Of course, upstate, we got roosters right away. And Cloud went broody right away! And we put our own hens’ fertilized eggs under her!

And look what happened!

It was amazing. On the day the first chick hatched, we had friends visiting and our landlord had friends visiting, and we all went up the hill to the coop, and took turns peeking in to the coop to see that first little chick looking out at the world. It was this sunshiny happy moment, like a birth had happened in the little village. If we’d had a Maypole and a Celtic flute we would have broken them out and started dancing in circles.

After that, Cloud hatched and raised several broods. She was a spectacular mother hen. She fussed and clucked at her offspring, and led them around the yard showing them where to eat and drink. She would attack any rooster or hen that came too close to her babies. She reminded me of a Depression-era mother with an old fancy hat, and a total obsession for the well-being of her sons. “Only the best for my babies!” You got the feeling that if you messed with her chicks she’d whip out an umbrella and start whomping you over the head with it.

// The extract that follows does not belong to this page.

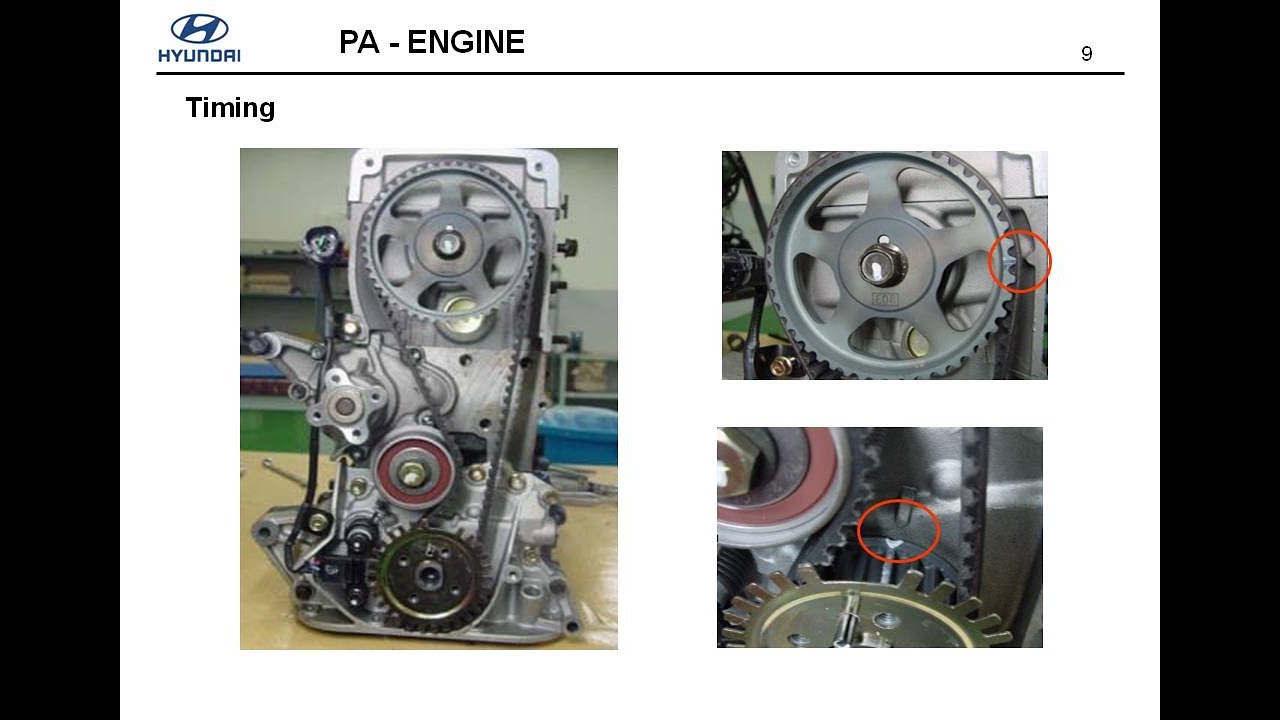 HYUNDAI

PA - ENGINE

9

Timing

Her last brood of chicks had two boy chicks that came from hens that were twice the size of Cloud. At night she’d sleep with her wings over her chicks. As the big chicks got bigger and bigger, her wings had to go up higher and higher. By the end, they were nearly twice the size of Cloud, these overgrown thuggish babies who were starting to crow and strut during the day, but still came in every night to roost under Momma’s wing.

We noticed she was missing last weekend. We had family visiting and were all kinds of distracted, and it was raining, but we all took turns going down to the coop to hunt for Cloud. I finally found a few of her white frizzled feathers in the woods, and nothing else.

Oh, Cloud. You were a real favorite. We’ll all miss you.